> Task description: Look below for the line with "スンチョンにあるPalma Houseのトイレと洗面台付きのバスルーム +93枚の写真" and the line with "HAUSHOF 24 oz"; repeat exactly those two lines and all lines between them, but no pictures.

> Records provided:
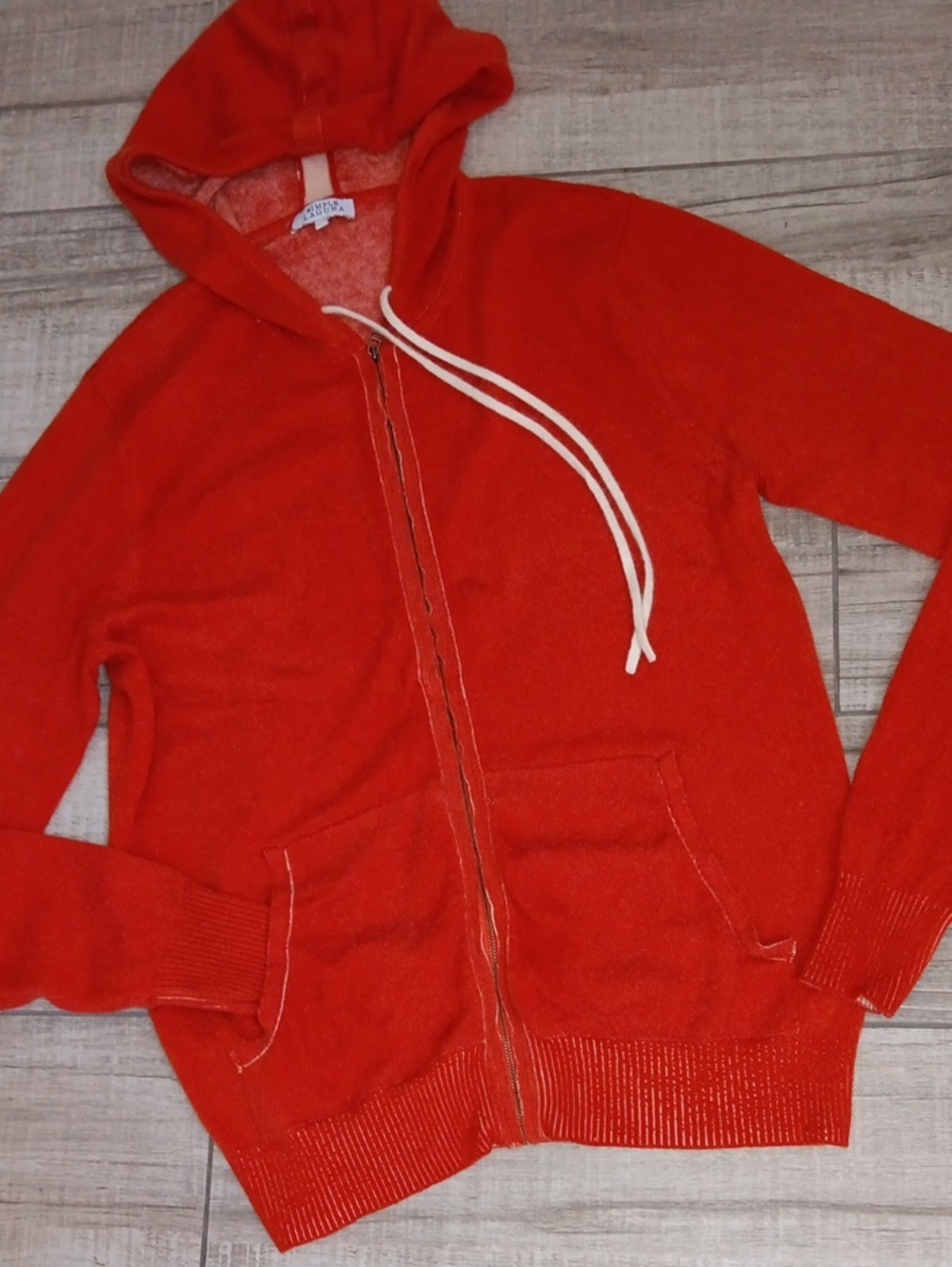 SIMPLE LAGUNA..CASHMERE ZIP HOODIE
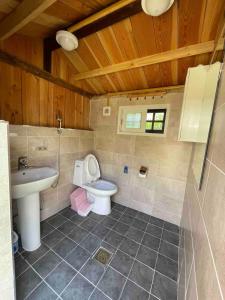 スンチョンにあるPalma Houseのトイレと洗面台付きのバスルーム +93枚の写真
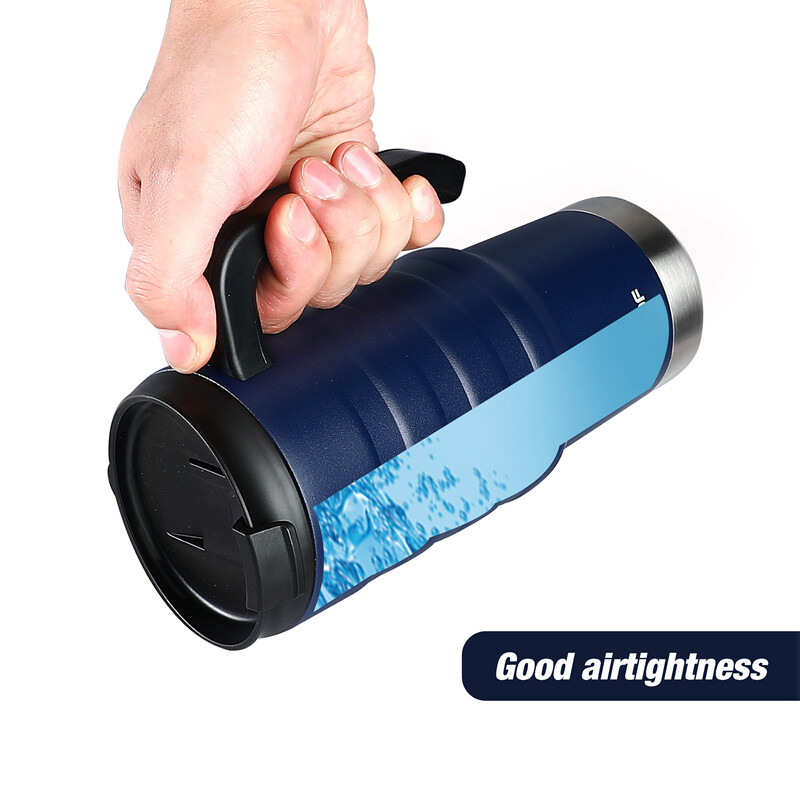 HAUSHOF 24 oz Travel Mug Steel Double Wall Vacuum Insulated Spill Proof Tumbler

* * *

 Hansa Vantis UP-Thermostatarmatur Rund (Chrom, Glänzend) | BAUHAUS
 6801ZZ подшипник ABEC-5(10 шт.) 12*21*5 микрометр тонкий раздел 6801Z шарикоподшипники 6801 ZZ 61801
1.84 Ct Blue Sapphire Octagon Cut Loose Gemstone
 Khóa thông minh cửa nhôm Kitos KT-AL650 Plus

...

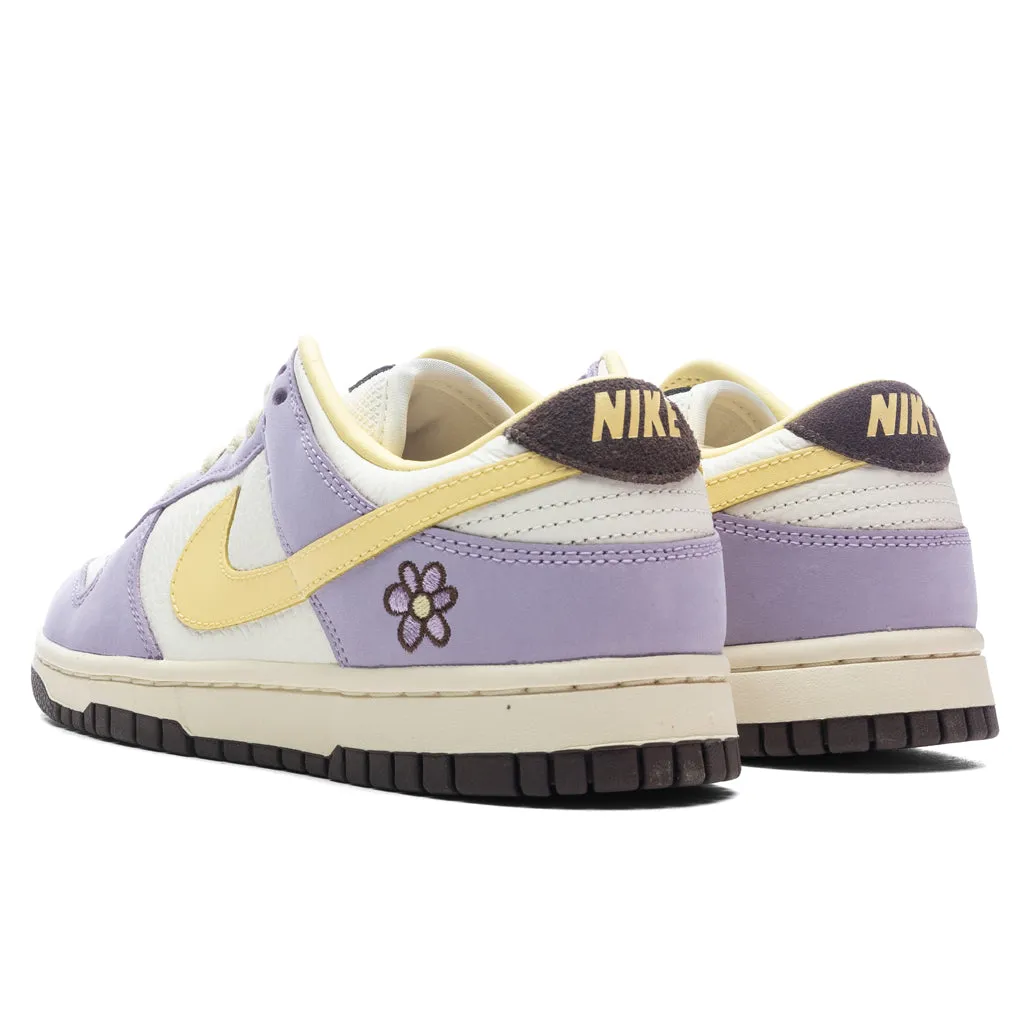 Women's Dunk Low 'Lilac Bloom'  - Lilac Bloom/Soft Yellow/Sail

> Result:
 スンチョンにあるPalma Houseのトイレと洗面台付きのバスルーム +93枚の写真
 HAUSHOF 24 oz Travel Mug Steel Double Wall Vacuum Insulated Spill Proof Tumbler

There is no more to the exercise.